* Excerpt:
# How old before offering salt/mineral block?



## [email protected] (Apr 1, 2011)

Our little filly is only 5 days old and she is licking on the mineral block that we have in the stall for the momma. I was wondering if that is too young? She is also beginning to nibble at the hay.


----------



## HGFarm (Apr 1, 2011)

This is normal... and we leave salt available 24/7 all year round. We serve plain & mineral, lol. I find that the Minis consume a lot more salt than the big horses ever did- guess their systems require more. Congrats on your new baby!


----------



## [email protected] (Apr 1, 2011)

HGFarm said:


> This is normal... and we leave salt available 24/7 all year round. We serve plain & mineral, lol. I find that the Minis consume a lot more salt than the big horses ever did- guess their systems require more. Congrats on your new baby!

* Data segment:

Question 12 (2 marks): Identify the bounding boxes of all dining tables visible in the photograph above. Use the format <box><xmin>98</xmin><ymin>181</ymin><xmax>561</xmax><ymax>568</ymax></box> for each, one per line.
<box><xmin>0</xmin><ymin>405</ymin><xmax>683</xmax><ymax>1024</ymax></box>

* Objective:
What follows in the forum thread above about when a foal can have a salt or mineral block? Continue it from the point where it stops.

* Result of this exercise:
Thanks for your reply




. I have noticed that my minis do consume more of their salt blocks than my full size horses


----------



## chandab (Apr 1, 2011)

Most of my minis hardly touch their salt blocks or loose salt.

Do watch your foal, sometimes they get carried away licking the block and get diarrhea from it.


----------



## HGFarm (Apr 1, 2011)

Interesting, we have never limited or denied salt and never had a problem. The only diarhea we have gotten is from when the mares come in season after the foal is born.


----------



## Mona (Apr 2, 2011)

When I raised minis, I too (like Laurie) ALWAYS has a TM Salt Block in each pasture, and not once did I ever have a problem with it being there and foals having too much.


----------



## Nathan Luszcz (Apr 2, 2011)

I don't think I'd go out of my way to give them one until weaning, but if they find mom's, no big deal


----------



## TPs flat rock acres (Apr 2, 2011)

what about grain.?? I give the extra sorce of food by offering mom grain to make sure she has good milk and I caught the baby in eating some of it. not sure if it woudl be too rich for her.


----------



## Charlotte (Apr 2, 2011)

Our foals have available to them whatever their mom has from day one. Pasture grass, salt blocks, concentrate feed, hay, water. Usually by two or three days old they are tasting everything.

What if something terrible happened and mom died but baby had never learned to eat anything but her milk?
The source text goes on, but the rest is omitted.